Below, you will find reflections from the stand-up grappling practice that I led at Fit Factory Jiu Jitsu, 3814 Boyd’s Creek Highway, Sevierville, TN on January 13, 2025.
I’ve been coaching front headlock escapes for a few weeks now.
For a few weeks before that I was coaching entries into the position and maintenance of the position. I haven’t yet instructed front headlock submissions.
This is consistent with my coaching philosophy: teach people how to control a position and how to escape a position before you teach them submissions from the position.
I know this is an uncommon approach, so here’s my justification. If the attacker is attempting to submit a defender who has little to no knowledge of the position, the submission is likely to work even if the attacker doesn’t get the details right. If the defender is familiar with the position, it forces the attacker to get the details right. The attacker won’t get the (false) sense of short term success that they’d get by jumping right into drilling submissions against complicit opponents, but they end up with skills that are more robust after they’re broken-in.
I expect my people to show up to practice with the requisite perseverance to get them through the early failures.
We’ve been working three main front headlock escape routes
Short arm drag attacking the top player’s chin-strap arm
Peek out attacking the top player’s chin-strap arm
False-peek out to the top player’s overhooking arm followed by a deep shot on the nearest leg
Ideally the “elbow strike” of the false peek out will break the grip of the top player allowing the freedom of movement to follow through on the shot, but even if they keep their grip, our bite on their leg turns the battle into a more even one than it was before.

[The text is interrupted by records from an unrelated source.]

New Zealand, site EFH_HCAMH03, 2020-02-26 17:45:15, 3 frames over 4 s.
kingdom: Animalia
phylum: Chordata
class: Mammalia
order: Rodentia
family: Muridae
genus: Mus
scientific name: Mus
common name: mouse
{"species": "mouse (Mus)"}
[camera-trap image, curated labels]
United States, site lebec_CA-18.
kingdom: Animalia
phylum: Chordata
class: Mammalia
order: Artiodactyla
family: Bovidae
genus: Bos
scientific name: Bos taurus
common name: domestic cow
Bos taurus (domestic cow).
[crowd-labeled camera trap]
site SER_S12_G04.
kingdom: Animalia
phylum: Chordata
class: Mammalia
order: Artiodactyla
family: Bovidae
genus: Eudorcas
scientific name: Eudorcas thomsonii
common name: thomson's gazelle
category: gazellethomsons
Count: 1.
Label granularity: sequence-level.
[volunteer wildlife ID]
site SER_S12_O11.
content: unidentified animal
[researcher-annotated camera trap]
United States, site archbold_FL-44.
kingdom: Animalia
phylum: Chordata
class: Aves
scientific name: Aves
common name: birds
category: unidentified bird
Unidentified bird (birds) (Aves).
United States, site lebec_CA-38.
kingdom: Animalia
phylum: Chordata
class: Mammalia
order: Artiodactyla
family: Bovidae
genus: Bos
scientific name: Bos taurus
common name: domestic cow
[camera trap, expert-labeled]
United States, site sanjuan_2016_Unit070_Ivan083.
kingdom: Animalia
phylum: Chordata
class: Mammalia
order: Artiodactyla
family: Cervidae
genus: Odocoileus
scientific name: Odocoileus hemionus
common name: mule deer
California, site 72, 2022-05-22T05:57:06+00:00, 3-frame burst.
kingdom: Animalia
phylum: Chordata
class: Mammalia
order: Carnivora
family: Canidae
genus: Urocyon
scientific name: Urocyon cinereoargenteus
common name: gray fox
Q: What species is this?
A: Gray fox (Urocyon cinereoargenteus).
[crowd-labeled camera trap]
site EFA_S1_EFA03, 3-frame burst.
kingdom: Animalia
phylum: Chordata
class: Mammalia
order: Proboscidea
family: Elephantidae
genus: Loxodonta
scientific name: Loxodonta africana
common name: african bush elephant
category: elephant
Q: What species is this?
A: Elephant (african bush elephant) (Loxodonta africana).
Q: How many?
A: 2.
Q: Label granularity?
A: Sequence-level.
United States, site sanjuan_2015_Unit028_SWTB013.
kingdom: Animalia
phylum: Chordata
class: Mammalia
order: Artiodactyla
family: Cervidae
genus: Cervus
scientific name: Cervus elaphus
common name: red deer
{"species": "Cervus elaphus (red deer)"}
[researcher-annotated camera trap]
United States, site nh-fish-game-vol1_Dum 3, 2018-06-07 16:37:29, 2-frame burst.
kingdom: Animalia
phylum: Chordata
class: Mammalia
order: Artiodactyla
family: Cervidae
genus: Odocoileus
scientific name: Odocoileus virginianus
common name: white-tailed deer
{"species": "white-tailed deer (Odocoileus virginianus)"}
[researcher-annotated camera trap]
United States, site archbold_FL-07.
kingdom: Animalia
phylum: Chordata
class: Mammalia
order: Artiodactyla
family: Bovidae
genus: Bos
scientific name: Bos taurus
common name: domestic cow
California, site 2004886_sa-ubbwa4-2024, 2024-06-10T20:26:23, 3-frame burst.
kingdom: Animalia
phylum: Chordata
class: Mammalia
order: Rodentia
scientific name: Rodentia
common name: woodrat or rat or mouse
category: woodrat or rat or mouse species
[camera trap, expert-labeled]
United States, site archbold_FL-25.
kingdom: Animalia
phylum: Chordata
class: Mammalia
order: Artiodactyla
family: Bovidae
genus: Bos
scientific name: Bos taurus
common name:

The process of finishing this shot looks like what John Smith is coaching in this video except we still have to mind the strangle threats (even once we are on top if the opponent tenaciously maintained their grip). Perhaps uncoincidentally, the posture he is cueing will help keep us safe. A well-aligned neck is a strong neck, and a strong neck is a safe neck.
This week, we dug in on the arm drag option
I have at least three different footwork options that I like when setting this up, so I may try to do a deep dive on the short drag in a future MATREP.
Instead, today, I want to share a specific example of how coaching has made me a better player.
Historically, I have had a very good short drag. For a while it was not just my go-to front headlock escape, it was my only front headlock escape. But as with anything that you use a lot, people get wise to it. I don’t have as much success with it these days as I used to. Perhaps one in five times, I get it really clean and smooth and it “just feels right”. The other four times, the opponent finds a way to make me feel bunched up and unable to slide out from underneath them.
I believe I found the missing piece. When I was successful, I was doing something reflexively that I wasn’t doing when I was unsuccessful. It didn’t occur to me what that thing was until I tried to coach the technique and saw some people running into the same problem (and some people sliding right by it.)
The key is to get yourself out of the way
A short shuffle off-line towards the top player’s chinstrap arm is all it takes.
The top player wants the bottom player parallel to them, heads facing in opposite directions, but bodies in a line. This orientation allows the attacker to apply clean pressure to the back of the bottom player’s head, creating the canopener motion that is so important for the success of all the front headlock strangles (guillotine, anaconda, D’arce).
It follows logically that the bottom player wants to change that angle. The angle change can be slight, 5 or 10 degrees may be enough to start creating wiggle room for your head.
Even more importantly, this shuffle off-line creates a hole for the top player to fall into when the bottom player performs the arm drag. If the bottom player tries to drag without creating this hole, they simple drag the top player tighter down onto them. When the bottom player does create this hole, they’re much more likely to drag the top player into it.
Now that we know how to get out of the way, we will know before we even attempt to pull whether or not our drag will succeed. We have a solid, logical formula for one of our three primary escapes — if I shuffle step and they don’t follow, then drag them into the hole I just vacated.